Monday, April 30, 2012

The Connexions Importer Project

This past semester I had the chance to work with Kathi Fletcher on the Connexions Importer. Kathi’s work with the Importer, which is supported by the Shuttleworth Foundation, focuses on building an easy to use content importer for Connexions (an open repository of educational material at which enables content generators (teachers, professors, writers, etc) to upload documents of a variety of formats into Connexions. This removes boundaries to the distribution of free resources, worldwide. As a member of Kathi’s international team, I had several responsibilities throughout the semester.

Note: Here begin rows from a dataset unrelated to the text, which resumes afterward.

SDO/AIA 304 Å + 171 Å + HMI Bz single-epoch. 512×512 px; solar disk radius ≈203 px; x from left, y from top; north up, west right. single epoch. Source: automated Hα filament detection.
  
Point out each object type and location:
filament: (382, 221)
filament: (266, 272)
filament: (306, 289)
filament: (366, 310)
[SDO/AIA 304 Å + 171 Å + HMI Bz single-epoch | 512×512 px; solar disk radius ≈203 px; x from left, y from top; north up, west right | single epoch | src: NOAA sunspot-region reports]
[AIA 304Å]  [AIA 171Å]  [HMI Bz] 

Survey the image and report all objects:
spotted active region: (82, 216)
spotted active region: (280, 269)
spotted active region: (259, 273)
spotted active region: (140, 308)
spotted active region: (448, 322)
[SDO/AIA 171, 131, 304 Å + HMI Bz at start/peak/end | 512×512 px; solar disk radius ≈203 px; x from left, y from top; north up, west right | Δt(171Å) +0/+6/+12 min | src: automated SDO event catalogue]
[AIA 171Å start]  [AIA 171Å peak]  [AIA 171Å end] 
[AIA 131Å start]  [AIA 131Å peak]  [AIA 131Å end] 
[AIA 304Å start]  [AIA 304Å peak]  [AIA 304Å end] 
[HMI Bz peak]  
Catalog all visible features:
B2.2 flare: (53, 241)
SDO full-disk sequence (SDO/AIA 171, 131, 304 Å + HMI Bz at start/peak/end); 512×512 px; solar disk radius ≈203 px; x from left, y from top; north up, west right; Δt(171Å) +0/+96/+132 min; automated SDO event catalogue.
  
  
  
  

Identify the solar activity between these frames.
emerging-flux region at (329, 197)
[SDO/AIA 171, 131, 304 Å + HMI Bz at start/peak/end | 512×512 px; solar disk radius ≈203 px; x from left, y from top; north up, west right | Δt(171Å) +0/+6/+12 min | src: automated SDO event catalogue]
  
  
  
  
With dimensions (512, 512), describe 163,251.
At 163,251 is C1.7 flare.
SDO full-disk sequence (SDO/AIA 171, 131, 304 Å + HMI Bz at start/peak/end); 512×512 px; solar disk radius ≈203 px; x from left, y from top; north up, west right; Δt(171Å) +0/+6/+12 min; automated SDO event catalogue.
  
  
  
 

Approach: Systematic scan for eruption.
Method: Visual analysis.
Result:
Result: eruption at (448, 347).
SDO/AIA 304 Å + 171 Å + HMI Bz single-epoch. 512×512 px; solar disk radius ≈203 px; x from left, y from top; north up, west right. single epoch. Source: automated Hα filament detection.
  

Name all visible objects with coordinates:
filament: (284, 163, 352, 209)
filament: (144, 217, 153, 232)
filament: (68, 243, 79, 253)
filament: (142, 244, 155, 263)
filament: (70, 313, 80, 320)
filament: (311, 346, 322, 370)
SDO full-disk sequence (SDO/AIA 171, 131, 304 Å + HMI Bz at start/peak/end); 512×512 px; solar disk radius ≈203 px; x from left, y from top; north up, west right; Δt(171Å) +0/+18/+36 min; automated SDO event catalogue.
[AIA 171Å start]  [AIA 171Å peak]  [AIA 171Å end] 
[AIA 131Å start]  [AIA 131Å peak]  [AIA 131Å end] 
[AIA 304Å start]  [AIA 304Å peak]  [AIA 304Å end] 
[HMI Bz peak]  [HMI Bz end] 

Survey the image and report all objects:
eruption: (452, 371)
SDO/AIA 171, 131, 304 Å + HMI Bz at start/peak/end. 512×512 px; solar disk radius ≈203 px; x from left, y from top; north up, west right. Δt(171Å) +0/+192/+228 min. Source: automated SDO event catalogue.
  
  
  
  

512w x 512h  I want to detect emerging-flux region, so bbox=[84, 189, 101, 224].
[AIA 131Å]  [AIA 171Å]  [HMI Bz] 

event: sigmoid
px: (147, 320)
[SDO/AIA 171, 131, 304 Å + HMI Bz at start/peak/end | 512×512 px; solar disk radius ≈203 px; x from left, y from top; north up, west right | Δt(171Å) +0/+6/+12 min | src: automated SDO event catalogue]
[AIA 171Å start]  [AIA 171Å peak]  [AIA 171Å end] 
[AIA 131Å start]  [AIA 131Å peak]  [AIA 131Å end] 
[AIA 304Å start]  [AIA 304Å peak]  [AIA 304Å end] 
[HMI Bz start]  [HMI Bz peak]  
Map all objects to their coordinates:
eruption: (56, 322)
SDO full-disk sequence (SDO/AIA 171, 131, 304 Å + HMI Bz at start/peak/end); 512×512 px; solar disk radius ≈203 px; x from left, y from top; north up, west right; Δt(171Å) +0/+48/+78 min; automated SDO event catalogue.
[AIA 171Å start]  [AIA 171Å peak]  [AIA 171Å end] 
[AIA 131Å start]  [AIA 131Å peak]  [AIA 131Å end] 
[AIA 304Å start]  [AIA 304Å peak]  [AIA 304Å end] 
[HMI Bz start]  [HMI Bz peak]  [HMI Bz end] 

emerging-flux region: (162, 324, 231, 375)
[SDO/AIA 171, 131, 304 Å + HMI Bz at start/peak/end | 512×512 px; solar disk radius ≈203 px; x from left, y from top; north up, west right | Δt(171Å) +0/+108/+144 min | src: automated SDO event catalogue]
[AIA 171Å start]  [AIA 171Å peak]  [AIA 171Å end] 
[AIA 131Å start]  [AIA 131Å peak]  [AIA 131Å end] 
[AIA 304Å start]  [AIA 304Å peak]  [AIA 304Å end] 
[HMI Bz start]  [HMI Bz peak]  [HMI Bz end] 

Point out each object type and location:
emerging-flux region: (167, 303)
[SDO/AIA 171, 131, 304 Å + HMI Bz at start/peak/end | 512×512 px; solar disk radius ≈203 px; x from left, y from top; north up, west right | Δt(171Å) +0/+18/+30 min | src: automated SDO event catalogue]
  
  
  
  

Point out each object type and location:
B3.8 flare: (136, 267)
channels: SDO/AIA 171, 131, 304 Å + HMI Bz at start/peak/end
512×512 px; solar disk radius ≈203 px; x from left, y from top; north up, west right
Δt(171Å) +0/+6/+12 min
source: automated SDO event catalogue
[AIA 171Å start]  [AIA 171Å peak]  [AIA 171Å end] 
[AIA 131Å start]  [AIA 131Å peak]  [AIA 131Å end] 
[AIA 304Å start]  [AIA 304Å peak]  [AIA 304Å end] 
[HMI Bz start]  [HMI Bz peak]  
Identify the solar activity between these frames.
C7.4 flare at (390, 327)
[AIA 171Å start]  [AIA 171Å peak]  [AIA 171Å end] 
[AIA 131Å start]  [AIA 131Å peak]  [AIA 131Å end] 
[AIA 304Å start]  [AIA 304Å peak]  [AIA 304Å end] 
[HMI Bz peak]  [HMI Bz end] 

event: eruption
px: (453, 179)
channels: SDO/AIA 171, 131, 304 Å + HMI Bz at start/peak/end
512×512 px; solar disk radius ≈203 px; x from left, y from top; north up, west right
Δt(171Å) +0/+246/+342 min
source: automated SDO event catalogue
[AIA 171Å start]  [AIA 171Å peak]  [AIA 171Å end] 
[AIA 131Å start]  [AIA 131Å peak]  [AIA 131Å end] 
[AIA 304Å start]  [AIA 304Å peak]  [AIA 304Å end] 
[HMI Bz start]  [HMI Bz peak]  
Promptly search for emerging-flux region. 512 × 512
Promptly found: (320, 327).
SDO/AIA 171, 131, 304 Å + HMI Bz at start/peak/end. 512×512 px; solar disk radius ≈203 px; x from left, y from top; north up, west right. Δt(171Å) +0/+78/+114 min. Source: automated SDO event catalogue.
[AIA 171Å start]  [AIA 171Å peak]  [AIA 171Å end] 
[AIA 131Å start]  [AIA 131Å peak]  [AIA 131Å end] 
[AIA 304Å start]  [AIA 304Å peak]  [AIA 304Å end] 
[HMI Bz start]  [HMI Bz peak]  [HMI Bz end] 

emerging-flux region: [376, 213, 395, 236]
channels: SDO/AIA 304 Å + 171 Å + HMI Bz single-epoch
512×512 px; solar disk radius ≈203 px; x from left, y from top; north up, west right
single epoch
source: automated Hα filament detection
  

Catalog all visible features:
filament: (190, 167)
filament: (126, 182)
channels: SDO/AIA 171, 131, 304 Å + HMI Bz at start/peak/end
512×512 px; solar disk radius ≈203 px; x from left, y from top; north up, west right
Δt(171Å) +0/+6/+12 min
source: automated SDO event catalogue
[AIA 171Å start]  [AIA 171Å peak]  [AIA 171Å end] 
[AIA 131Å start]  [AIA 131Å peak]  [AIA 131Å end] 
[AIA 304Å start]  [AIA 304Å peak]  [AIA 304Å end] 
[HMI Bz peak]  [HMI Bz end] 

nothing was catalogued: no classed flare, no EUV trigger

One main area I worked in was bug fixes. This initially served as a good way to become familiar with the code base being developed, while still contributing to the stability of the project. As I became more familiar with the code, I was able to take on more complex bug fixes. Among the issues I worked on this semester were:

  1. Unicode Errors (92+93): There were a couple of problems with the way the Importer was handling Unicode characters. One bug I worked on was a matter of incorrect mapping of some special, reserved characters. The Importer was converting Unicode to a different format, but the map it was using to do the conversion was wrong. Additionally, I also found that a piece of code attempting to enforce text wrapping was introducing errors in a Unicode stream by placing non-Unicode characters within. I discovered that the requirement for this wrapping had gone, and was able to remove it cleanly.
  2. Retained Metadata (55): One of my first assignments, this issue was concerned with the metadata retained on the client machine after a failed import. Previously, some information was left from one failed import, and could appear on the next one. This metadata was inaccurate, and could lead to incorrect naming of documents. It was necessary to track down the correct place to clear the dictionary which stored this metadata in Pyramid, to ensure there weren’t any unintended side effects.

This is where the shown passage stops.